Since the pandemic, the demand for real estate in South Florida had surged. South Florida counts around 100 cities and villages including Miami, Fort Lauderdale, West Palm Beach, Boca Raton, Boynton Beach, and North Miami. South Florida, also known as the Greater Miami Area, is the seventh-largest metropolitan area in the US and the second-largest in the southeastern US. The area’s population exceeds 6.7 million and spans 6,000 square miles. In the two pandemic years, the South Florida populace grew by 329,000 new residents. During the same time period, the Greater Miami Area’s real estate market was venerated as has merited the title of the US most competitive rental market. South Florida became a popular destination for those looking for more space and a new lifestyle due to its beaches, sunshine, tax advantages, and more. The relocation of business leaders from the Northeast, California, Chicago, and other major cities to Miami has turned the city into a hub for startups and the VC community.

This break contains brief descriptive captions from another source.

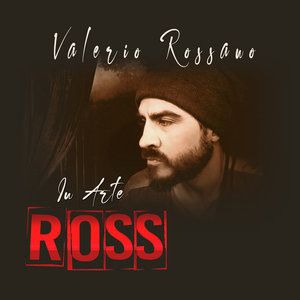 Mi gioco le mie carte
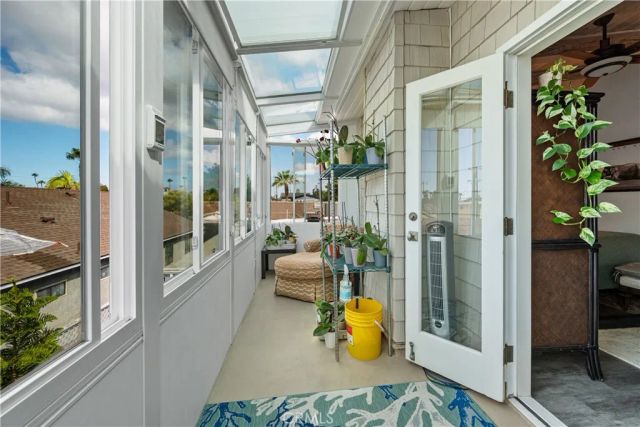 224 Avenue G, Redondo Beach, CA 90277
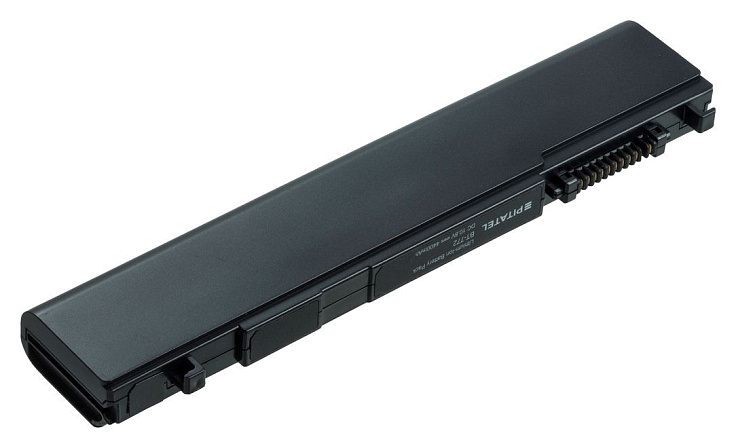 Батарея-аккумулятор PA3832U для Toshiba Portege R700, R705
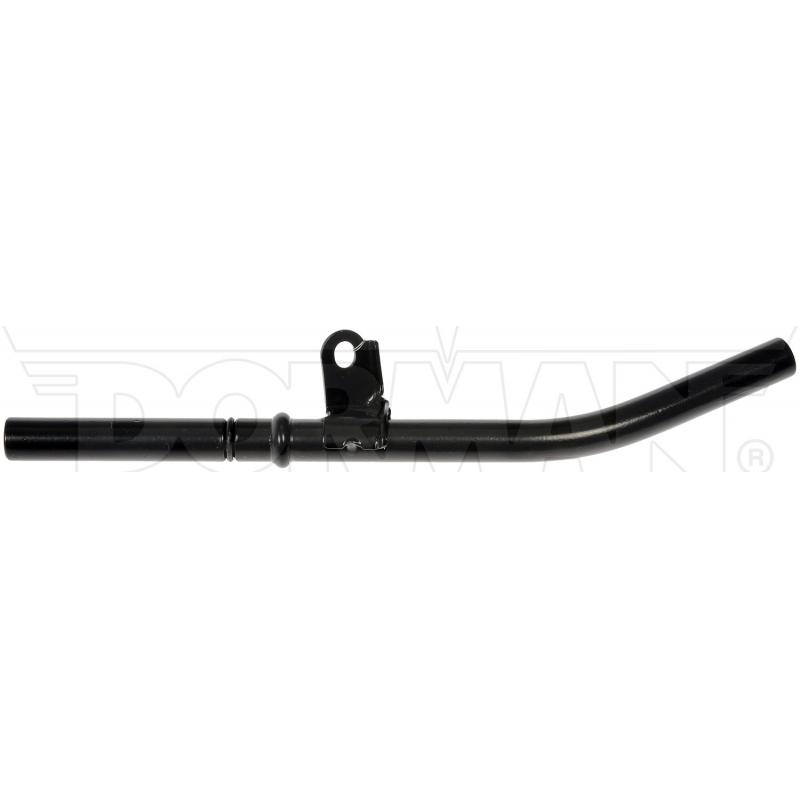 2009 Honda Accord Auto Trans Dipstick Tube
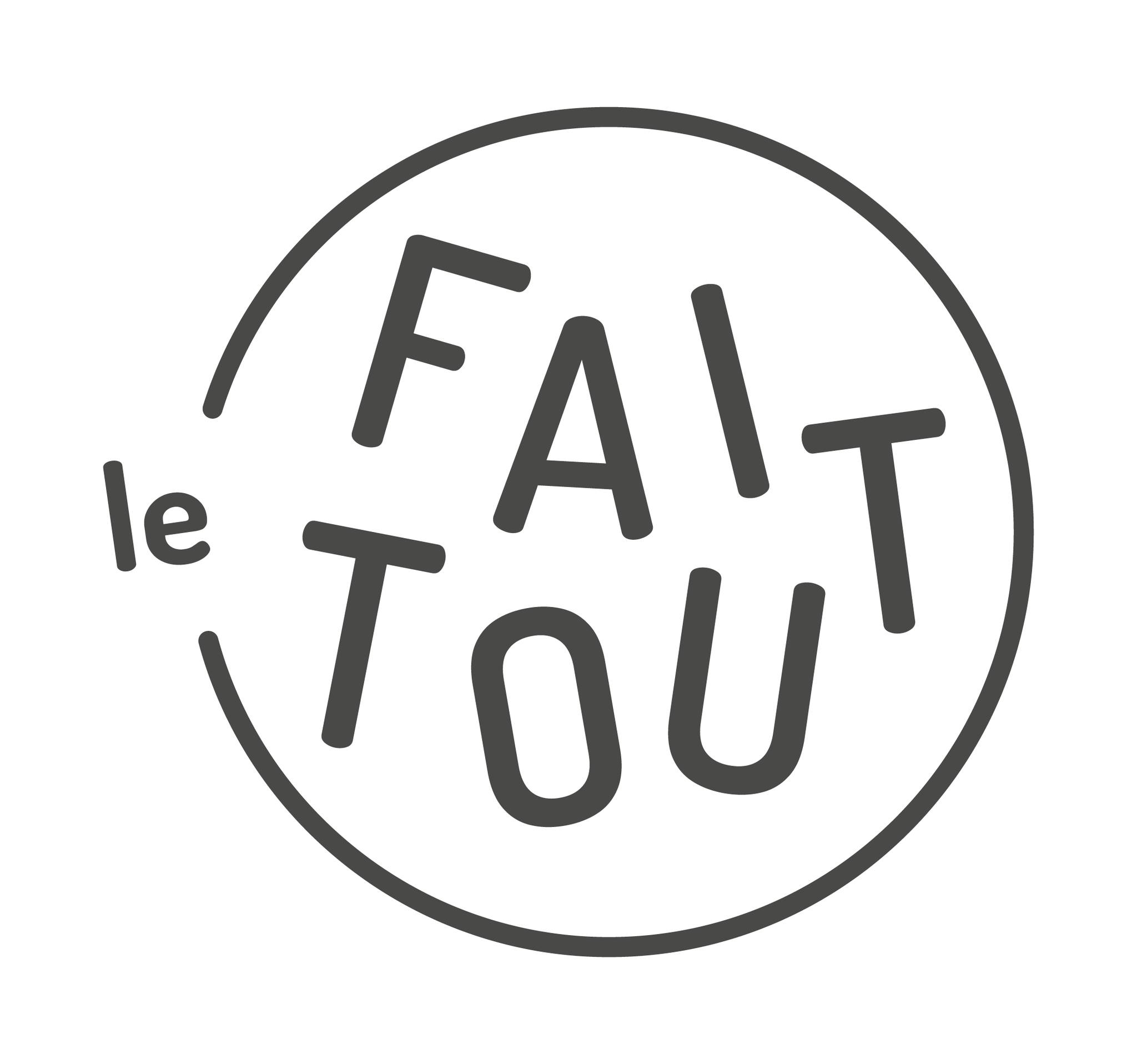 Convergence Mulatine | La Mulatière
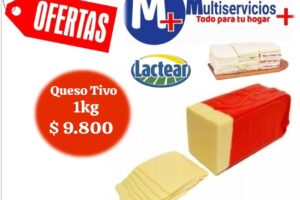 Multiservicios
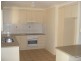 45/96 Formby Street, Calamvale QLD 4116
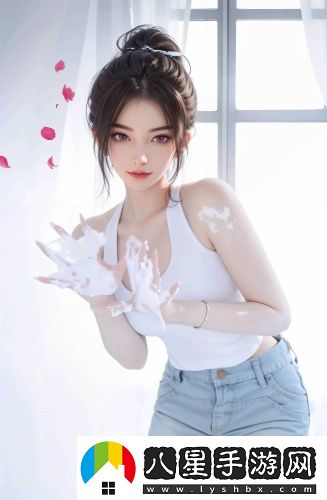 午影皖普通免費(fèi)五分鐘免費(fèi)無(wú)限看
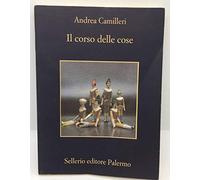 Il corso delle cose (La memoria)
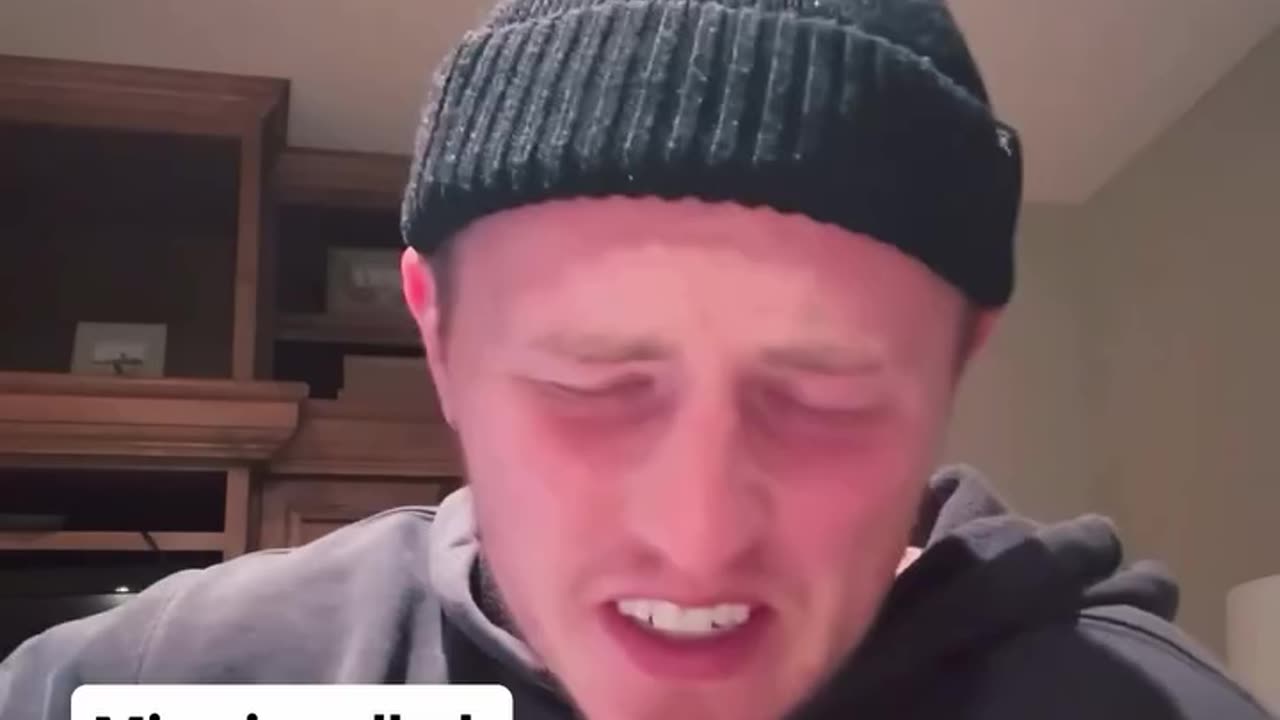 Anyone else have a place they miss but can' go because of an ex..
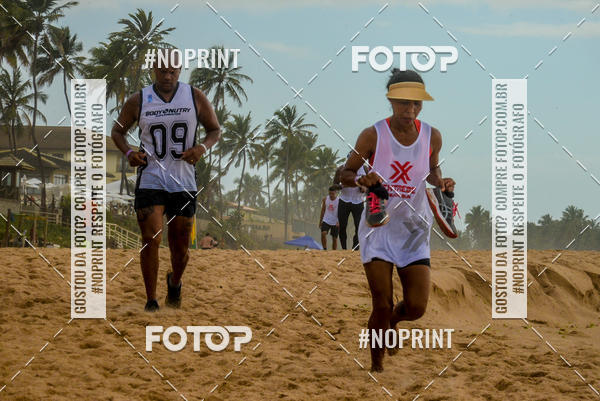 Achetez vos photos de l'vnementEXTREME BEACH RUN sur Fotop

Underlying the strength of South Florida’s real estate are a number of unique factors. One of the key reasons for this strength, is the migration of business people from high-tax urban areas which explains why over the last ten years South Florida’s population growth outpaced the US average—10.3% vs 7.4%. The business migration is taking place not only for tax reasons: South Florida’s economy is the 12th largest in the US, its economic output equaling that of Israel or Chile and its GDP has grown by a spectacular 46% in the last ten years. The employment situation is on the bright side, too. South Florida’s job market is expected to grow by 7.5% annually, outpacing other metro areas, with construction, retail, transportation, the hospitality sector, and financial services leading the pack.
In addition to more than 1,400 multinationals that feel at home there, South Florida is home to corporate giants such as Microsoft, Spotify, Goldman Sachs, Chiquita Brands International, Sixt rent a car, and Hong Kong-based Techtronic Industries (maker of brands such as Milwaukee Tool, Ryobi, Hoover, and Oreck), to name just a few.
Given its undeniable advantages and irresistible lure, South Florida is the place to be. For the thousands of newcomers to the Sunshine State in search of a place to live and bask in the Miami sun, there should be no doubt this place will never lose its value. One of the leading specialists in South Florida real estate is Jonathan Campau, founder of Luxuri, a real estate and vacation rentals brokerage that specializes in high end luxury rentals and concierge services innovating the vacation rental space and the real estate investment space. Campau confirms this: “The luxury market will remain unaffected and rise over the next 8 to 12 months, as cash buyers, investors, New Yorkers, Californians, and international buyers continue to migrate to the region to spend their fortunes in the South Florida market, it is a frenzy down here for the highest and best in the luxury waterfront real estate market. I am speaking from experience as more than 75% of Luxuri’s International buyers in the high-luxury market have been cash buyers, not relying on high-interest loans. Further, I believe that Miami will see the return of South American buyers who have been under lock and key for the past year and a half due to Covid.” Campau’s experience in Miami real estate is based on years in the upper echelon of vacation rentals and related concierge services that Luxuri is famous for. The insider knowledge of Miami real estate, especially its premium segment, that Campau readily shares is genuine and trustworthy. As potential buyers of Miami properties may have concerns about the Federal Government’s property tax hike or rate hikes, Campau is confident that the luxury segment of the real estate market will remain stable.